Guidelines for accepting transferred patients

  1. Prior to transferring a patient, a member of the on call team (SR/Reg./SHO) should be contacted and a brief history regarding the patient clearly explained.

  2. If a possibility is available to e-mail or provide photos via MMS it will be of at most benefit to the oncall medical officer who would be accepting the patient to assess the necessity of transfer. A photocopy of the BHT will be mandatory for acceptance of the transfer.

  3. The initial transfer form should be signed by the consultant and none other, including the designation, name, date and time are mandatory.

  4. Prior to transfer if the oncall medical officer was not notified duely the transfer will not be accepted by the relevant unit and the patient will have to be admitted via the casualty surgical/ medical unit only.

  5. During weekends when transferring patients between units only a mutual agreement among the consultants should permit such transfers.

  6. When being transferred, the patient should be properly educated that re transfer back to the initial unit will not be compulsory by ambulance, and a transfer form by hand maybe issued and the patient will have to provide his/her own transport back to the unit, this may be due to the dire necessity of beds to be provided for urgent, complicated surgeries being perform in the unit and to accommodate these patients.

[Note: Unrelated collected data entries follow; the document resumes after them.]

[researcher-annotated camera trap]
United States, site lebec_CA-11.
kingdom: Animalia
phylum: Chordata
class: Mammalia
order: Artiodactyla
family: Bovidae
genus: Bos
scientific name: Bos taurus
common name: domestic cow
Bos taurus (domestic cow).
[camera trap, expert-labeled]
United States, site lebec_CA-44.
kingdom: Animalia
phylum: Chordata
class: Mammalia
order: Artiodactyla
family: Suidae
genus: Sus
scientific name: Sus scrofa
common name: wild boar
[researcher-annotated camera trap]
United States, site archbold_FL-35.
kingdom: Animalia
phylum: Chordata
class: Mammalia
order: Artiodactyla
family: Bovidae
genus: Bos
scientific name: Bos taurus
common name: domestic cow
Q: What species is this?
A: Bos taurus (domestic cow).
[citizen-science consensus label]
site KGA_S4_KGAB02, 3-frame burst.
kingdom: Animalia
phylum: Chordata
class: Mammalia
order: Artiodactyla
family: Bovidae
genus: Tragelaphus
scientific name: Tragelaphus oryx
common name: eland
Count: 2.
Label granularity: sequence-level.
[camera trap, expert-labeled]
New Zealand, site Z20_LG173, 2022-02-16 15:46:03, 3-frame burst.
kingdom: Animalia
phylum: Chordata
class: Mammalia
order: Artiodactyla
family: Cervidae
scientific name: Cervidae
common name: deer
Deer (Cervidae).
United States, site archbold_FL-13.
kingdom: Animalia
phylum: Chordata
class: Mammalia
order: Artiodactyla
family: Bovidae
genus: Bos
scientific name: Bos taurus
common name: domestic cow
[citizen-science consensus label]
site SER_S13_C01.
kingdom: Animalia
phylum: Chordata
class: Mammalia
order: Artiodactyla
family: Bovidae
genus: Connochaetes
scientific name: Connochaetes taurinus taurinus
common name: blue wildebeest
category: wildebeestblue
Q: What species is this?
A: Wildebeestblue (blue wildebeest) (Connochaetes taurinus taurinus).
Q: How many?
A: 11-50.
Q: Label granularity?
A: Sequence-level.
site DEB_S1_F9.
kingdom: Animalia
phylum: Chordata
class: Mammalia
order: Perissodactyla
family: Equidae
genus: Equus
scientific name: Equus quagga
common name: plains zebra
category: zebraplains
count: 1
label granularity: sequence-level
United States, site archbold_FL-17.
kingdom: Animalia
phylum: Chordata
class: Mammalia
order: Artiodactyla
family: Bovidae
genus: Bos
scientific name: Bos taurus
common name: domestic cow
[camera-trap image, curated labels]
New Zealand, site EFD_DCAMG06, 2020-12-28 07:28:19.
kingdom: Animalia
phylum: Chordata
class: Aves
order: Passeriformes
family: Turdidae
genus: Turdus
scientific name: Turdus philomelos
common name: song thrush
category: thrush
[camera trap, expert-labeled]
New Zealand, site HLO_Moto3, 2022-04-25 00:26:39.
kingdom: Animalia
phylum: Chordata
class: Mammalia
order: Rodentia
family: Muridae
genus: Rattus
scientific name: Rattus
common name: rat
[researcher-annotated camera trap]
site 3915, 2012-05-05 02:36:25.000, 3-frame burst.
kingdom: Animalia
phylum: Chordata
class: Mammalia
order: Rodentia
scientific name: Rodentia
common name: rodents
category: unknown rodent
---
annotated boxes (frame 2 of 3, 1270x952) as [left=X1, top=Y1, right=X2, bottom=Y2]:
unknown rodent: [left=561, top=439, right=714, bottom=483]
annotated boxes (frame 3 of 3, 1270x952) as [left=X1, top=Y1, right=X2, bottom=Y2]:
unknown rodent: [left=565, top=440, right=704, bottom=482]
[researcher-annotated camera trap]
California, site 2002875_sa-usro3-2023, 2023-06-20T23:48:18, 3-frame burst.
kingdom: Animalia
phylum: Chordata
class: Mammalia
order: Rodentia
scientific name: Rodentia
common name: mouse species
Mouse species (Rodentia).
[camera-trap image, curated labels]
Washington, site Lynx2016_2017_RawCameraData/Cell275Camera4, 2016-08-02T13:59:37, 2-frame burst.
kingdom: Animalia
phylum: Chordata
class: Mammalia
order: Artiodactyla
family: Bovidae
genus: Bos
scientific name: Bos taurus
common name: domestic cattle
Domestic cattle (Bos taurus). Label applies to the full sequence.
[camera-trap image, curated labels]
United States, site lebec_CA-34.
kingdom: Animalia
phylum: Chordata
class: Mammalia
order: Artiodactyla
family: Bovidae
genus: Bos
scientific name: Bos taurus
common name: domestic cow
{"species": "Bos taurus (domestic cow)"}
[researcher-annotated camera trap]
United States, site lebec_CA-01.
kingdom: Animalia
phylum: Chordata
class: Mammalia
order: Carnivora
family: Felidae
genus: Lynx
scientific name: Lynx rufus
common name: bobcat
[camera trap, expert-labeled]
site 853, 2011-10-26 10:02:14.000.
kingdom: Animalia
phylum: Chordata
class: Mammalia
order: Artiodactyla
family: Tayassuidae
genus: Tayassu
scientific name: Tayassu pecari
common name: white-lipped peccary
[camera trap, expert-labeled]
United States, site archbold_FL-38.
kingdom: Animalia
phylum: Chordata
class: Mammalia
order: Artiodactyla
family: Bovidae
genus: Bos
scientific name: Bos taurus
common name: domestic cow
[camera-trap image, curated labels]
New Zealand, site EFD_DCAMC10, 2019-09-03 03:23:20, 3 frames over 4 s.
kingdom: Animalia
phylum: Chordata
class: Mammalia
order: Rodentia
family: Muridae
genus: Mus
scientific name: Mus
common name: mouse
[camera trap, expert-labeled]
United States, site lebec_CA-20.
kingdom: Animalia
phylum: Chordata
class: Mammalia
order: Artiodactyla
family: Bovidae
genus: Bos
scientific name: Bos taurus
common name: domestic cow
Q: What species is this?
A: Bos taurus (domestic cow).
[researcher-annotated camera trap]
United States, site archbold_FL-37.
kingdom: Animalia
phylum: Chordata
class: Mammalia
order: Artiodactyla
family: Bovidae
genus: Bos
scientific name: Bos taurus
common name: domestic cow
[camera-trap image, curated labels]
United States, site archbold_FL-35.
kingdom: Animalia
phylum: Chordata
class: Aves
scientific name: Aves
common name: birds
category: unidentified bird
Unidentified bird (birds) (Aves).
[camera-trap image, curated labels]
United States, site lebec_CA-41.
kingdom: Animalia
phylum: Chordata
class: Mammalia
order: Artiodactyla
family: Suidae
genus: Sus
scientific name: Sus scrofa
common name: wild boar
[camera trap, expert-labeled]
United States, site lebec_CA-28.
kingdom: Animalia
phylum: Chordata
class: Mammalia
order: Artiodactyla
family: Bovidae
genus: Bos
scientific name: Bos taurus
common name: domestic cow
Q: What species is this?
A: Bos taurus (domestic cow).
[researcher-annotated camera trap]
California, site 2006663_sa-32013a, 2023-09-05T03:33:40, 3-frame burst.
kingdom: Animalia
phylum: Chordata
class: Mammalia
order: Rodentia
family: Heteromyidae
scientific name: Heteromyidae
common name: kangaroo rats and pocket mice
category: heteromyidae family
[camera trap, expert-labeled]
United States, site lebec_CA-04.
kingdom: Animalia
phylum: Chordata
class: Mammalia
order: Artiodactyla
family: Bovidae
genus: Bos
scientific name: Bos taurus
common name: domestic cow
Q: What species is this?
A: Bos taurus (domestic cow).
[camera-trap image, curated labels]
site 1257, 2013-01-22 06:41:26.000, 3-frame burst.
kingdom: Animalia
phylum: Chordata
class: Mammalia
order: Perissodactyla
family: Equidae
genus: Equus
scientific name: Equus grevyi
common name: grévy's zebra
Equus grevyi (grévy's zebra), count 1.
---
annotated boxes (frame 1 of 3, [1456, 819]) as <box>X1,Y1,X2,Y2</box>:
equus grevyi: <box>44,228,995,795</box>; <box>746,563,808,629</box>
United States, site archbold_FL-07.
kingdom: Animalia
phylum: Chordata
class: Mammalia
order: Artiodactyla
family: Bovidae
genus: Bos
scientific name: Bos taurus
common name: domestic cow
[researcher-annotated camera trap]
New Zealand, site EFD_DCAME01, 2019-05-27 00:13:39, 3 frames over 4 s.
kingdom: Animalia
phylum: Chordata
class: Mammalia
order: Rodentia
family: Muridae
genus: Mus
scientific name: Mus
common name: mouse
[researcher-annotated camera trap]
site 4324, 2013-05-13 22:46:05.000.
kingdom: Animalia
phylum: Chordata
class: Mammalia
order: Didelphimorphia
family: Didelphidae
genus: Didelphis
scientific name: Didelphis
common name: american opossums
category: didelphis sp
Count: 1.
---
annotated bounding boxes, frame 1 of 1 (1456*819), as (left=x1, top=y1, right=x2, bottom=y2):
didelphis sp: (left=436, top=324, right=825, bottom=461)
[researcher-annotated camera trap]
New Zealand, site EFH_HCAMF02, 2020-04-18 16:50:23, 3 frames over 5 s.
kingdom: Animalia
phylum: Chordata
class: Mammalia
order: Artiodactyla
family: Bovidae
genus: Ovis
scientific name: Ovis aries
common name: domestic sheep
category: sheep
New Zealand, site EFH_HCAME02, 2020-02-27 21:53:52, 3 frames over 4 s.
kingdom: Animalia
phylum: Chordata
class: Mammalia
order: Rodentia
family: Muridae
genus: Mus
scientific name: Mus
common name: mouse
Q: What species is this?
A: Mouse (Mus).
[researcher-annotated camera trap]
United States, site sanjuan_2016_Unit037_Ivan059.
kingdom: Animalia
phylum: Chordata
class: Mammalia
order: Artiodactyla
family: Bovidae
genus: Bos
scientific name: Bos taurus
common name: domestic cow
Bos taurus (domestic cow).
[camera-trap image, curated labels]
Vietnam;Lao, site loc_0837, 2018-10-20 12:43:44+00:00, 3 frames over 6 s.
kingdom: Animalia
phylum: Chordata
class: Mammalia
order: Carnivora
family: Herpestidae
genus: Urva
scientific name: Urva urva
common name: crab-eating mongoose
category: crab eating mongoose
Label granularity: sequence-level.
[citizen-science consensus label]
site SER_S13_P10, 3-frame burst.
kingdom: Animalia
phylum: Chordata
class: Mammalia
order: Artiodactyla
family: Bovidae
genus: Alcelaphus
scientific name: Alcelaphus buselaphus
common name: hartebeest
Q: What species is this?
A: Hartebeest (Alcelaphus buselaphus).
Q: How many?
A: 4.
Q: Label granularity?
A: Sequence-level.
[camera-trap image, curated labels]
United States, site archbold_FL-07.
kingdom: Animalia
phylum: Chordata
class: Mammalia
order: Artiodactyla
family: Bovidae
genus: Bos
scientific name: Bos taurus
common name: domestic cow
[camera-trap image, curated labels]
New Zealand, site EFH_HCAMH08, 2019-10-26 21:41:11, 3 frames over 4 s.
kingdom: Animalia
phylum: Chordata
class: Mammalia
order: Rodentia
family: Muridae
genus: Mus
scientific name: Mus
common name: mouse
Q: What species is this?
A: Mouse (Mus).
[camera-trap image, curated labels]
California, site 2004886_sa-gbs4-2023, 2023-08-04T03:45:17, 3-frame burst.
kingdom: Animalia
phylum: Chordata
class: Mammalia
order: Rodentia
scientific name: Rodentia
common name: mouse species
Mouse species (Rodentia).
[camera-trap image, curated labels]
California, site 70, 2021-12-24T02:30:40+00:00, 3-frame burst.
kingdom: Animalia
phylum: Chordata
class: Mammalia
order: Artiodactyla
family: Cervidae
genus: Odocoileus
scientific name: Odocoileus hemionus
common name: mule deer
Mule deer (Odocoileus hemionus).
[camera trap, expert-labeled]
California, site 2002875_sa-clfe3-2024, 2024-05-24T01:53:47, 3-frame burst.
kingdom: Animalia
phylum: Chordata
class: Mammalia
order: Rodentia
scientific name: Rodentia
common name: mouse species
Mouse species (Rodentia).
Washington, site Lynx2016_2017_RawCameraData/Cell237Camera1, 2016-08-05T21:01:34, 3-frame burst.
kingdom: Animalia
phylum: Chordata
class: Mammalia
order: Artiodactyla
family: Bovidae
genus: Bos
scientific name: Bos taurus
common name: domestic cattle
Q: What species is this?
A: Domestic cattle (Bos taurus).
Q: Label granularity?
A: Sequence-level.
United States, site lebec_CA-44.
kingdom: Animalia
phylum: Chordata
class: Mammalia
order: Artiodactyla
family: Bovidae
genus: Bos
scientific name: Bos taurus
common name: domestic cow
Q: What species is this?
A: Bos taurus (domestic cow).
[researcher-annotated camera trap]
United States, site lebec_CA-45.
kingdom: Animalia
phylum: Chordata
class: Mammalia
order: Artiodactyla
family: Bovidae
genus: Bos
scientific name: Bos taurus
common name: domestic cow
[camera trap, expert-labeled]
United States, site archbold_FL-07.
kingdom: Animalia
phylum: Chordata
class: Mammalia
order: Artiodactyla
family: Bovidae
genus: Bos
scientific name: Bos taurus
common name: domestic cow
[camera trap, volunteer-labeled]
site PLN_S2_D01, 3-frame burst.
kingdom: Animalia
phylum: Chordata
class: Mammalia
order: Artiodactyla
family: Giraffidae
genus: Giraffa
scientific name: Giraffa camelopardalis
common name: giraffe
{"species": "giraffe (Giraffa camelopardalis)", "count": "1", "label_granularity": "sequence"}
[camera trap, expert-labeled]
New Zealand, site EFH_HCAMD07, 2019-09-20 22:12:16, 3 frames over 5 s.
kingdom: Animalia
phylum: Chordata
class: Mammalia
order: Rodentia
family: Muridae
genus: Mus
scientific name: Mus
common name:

  7. During weekends only dire emergencies will be accepted.

  • For internal tranferes please refer the following guidelines

Guidelines for accepting transferred patients

  1. If the patient is internally warded, the in charge consultant should make sure a referral to the relevant on call consultant is written. (Since some units consists of several consultants the referral should be written to the consultant who is on call on this day).

  2. If it’s a referral made for the first time the referral should strictly be addressed to the consultant in charge of the unit and none other.(SR/Reg.).

  3. Prior to accepting the transfer, the on call consultant should contact the ward staff and clarify the availability of beds. If none are available he should inform the unit regarding the unavailability of beds and agree to inform them in return once a bed falls vacant.

  4. If the patient is accepted and surgery is performed following surgery once the patient is fit for transfer he/she should be taken over back by the unit from which the patient was transferred initially from and relevant legal documents including medical certificates, insurance forms and other should be provided by the unit from which the patient was transferred from.

  5. If the patient is X-ward relevant documents of proof should be dually submitted.

Future goals

  • To further improve hand,  microsurgery and craniofacial services

  • To develop this unit as a premier training center for plastic surgery trainees in Sri Lanka as well as  in the Asia Pacific Region

  • To facilitate research by all the members in the unit

  • To purchase computer and software facilities to register and preserve patient data in view of conducting 'Paperless clinics' in the future.